--- Task requirements ---
Retype the forum thread below word for word, everything from "## omowasu (Aug" down to "(Sep 7, 2005)".

--- Page text ---

* * * * * * * * *

No need to apologize, don't think anyone here has seen these in person yet.

$ 500 Is crazy expensive for 25 smokes no one has had yet.

People can choose to post or not post it's their choice. Don't let the fact that you were wrong once deter you from posting. We are all here to learn

Know it alls? We just answered the question asked cabs vs DB. The info. and pics on sites I have seen shows SLB (cabs).


----------



## omowasu (Aug 9, 2006)

I am really likin' the German regional series. That pic has me drooling like a dazed dog! I dont think the higher cost is a big deal, especially if one was going to tuck them away for a few years. They will be worth that much more later!


----------



## justinphilly-cl (Sep 7, 2005)

* * * * * * * * *

--- Data ---

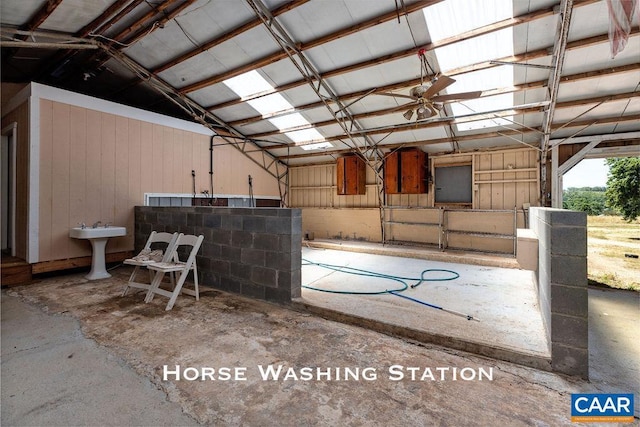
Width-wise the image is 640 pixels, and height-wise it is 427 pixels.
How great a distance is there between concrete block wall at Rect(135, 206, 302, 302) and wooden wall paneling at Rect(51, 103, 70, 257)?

* * * * * * * * *

--- Output of the exercise ---
## omowasu (Aug 9, 2006)

I am really likin' the German regional series. That pic has me drooling like a dazed dog! I dont think the higher cost is a big deal, especially if one was going to tuck them away for a few years. They will be worth that much more later!


----------



## justinphilly-cl (Sep 7, 2005)